The driving force for self-assembly is the associated gain in free energy with decisive contributions from both enthalpy and entropy differences between final and initial state. For monolayer self-assembly at the liquid-solid interface, solute molecules are initially dissolved in the liquid phase and then become incorporated into an adsorbed monolayer. In this work, we present an adapted Born-Haber cycle for obtaining precise enthalpy values for self-assembly at the liquid-solid interface, a key ingredient for a profound thermodynamic understanding of this process. By choosing terephthalic acid as a model system, it is demonstrated that all required enthalpy differences between well-defined reference states can be independently and consistently assessed by both experimental and theoretical methods, giving in the end a reliable value of the overall enthalpy gain for self-assembly of interfacial monolayers. A quantitative comparison of enthalpy gain and entropy cost reveals essential contributions from solvation and dewetting, which lower the entropic cost and render monolayer self-assembly a thermodynamically favored process.

Control of intermolecular bonds by deposition rates at room temperature: hydrogen bonds versus metal coordination in trinitrile monolayers.

Self-assembled monolayers of 1,3,5-tris(4'-biphenyl-4"-carbonitrile)benzene, a large functional trinitrile molecule, on the (111) surfaces of copper and silver under ultrahigh vacuum conditions were studied by scanning tunneling microscopy and low-energy electron diffraction. A densely packed hydrogen-bonded polymorph was equally observed on both surfaces. Additionally, deposition onto Cu(111) yielded a well-ordered metal-coordinated porous polymorph that coexisted with the hydrogen-bonded structure. The required coordination centers were supplied by the adatom gas of the Cu(111) surface. On Ag(111), however, the well-ordered metal-coordinated network was not observed. Differences between the adatom reactivities on copper and silver and the resulting bond strengths of the respective coordination bonds are held responsible for this substrate dependence. By utilizing ultralow deposition rates, we demonstrate that on Cu(111) the adatom kinetics plays a decisive role in the expression of intermolecular bonds and hence structure selection.

Adsorption structure determination of a large polyaromatic trithiolate on Cu(111): combination of LEED-I(V) and DFT-vdW.

The adsorption geometry of 1,3,5-tris(4-mercaptophenyl)benzene (TMB) on Cu(111) is determined with high precision using two independent methods, experimentally by quantitative low energy electron diffraction (LEED-I(V)) and theoretically by dispersion corrected density functional theory (DFT-vdW).

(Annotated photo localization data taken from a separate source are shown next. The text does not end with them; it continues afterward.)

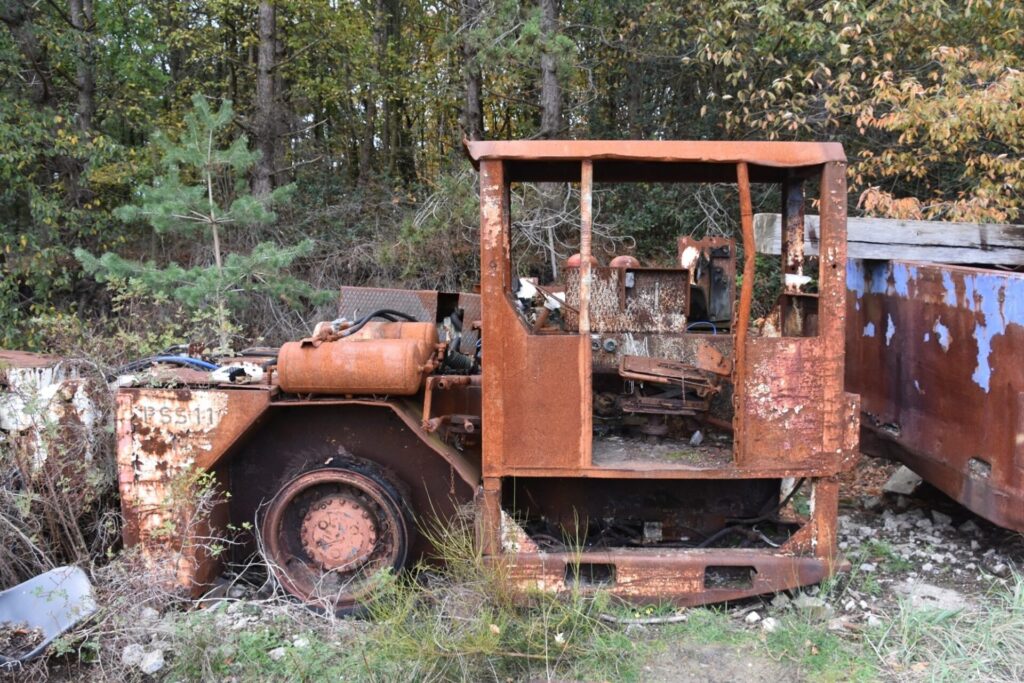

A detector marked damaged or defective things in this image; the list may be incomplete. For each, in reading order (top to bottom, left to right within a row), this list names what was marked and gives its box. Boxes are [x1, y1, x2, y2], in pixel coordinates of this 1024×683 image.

rusty wheel rim [260, 471, 407, 610]
cylindrical rusty tank [278, 321, 438, 395]
rusted vehicle [116, 141, 860, 610]
rusty cab frame [468, 140, 860, 602]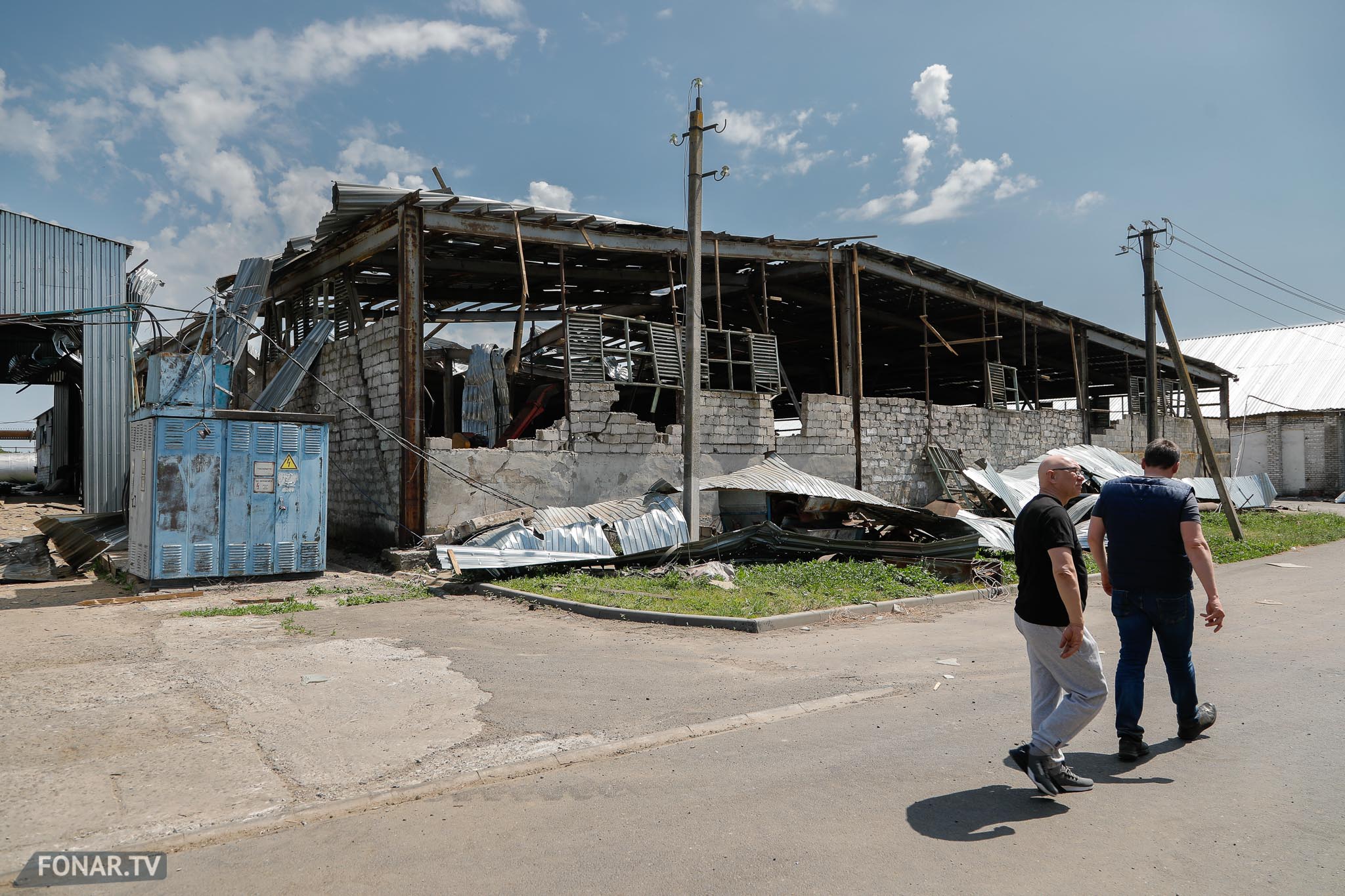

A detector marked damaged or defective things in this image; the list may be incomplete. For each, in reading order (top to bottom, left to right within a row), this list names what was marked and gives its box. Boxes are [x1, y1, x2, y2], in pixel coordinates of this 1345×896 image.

Structural refinement using both methods consistently results in similar adsorption sites and geometries. Thereby a level of confidence is reached that allows deduction of subtle structural details such as molecular deformations or relaxations of copper substrate atoms.

Kinetic versus thermodynamic polymorph stabilization of a tri-carboxylic acid derivative at the solid-liquid interface.

The carboxylic acid moiety gives rise to structural variability in surface-supported self-assembly due to the common expression of various H-bonding motifs. Self-assembly of 3-fold symmetric tricarboxylic acid derivatives on surfaces typically results in monolayer structures that feature the common 2-fold cyclic R22(8) H-bond motif for at least one of the carboxylic acid groups. Polymorphs that are exclusively based on 3-fold cyclic R33(12) H-bonds were predicted but remained elusive. Here, we show the emergence of such a superflower (SF) structure purely based on R33(12) H-bonds for L-benzene-1,3,5-tricarbonyl phenylalanine (L-BTA), a molecule derived from the well-studied trimesic acid (TMA). In contrast to TMA, L-BTA is not completely planar and is also equipped with additional functional groups for the formation of secondary intermolecular bonds. At the heptanoic acid-graphite interface we transiently observe a SF structure, which is dynamically converted into a chicken-wire structure that only exhibits R22(8) H-bonds. Interestingly, when using nonanoic acid as a solvent the initially formed SF structure remained stable. This unexpected behaviour is rationalized by accompanying force field simulations and experimental determination of solvent-dependent L-BTA solubility.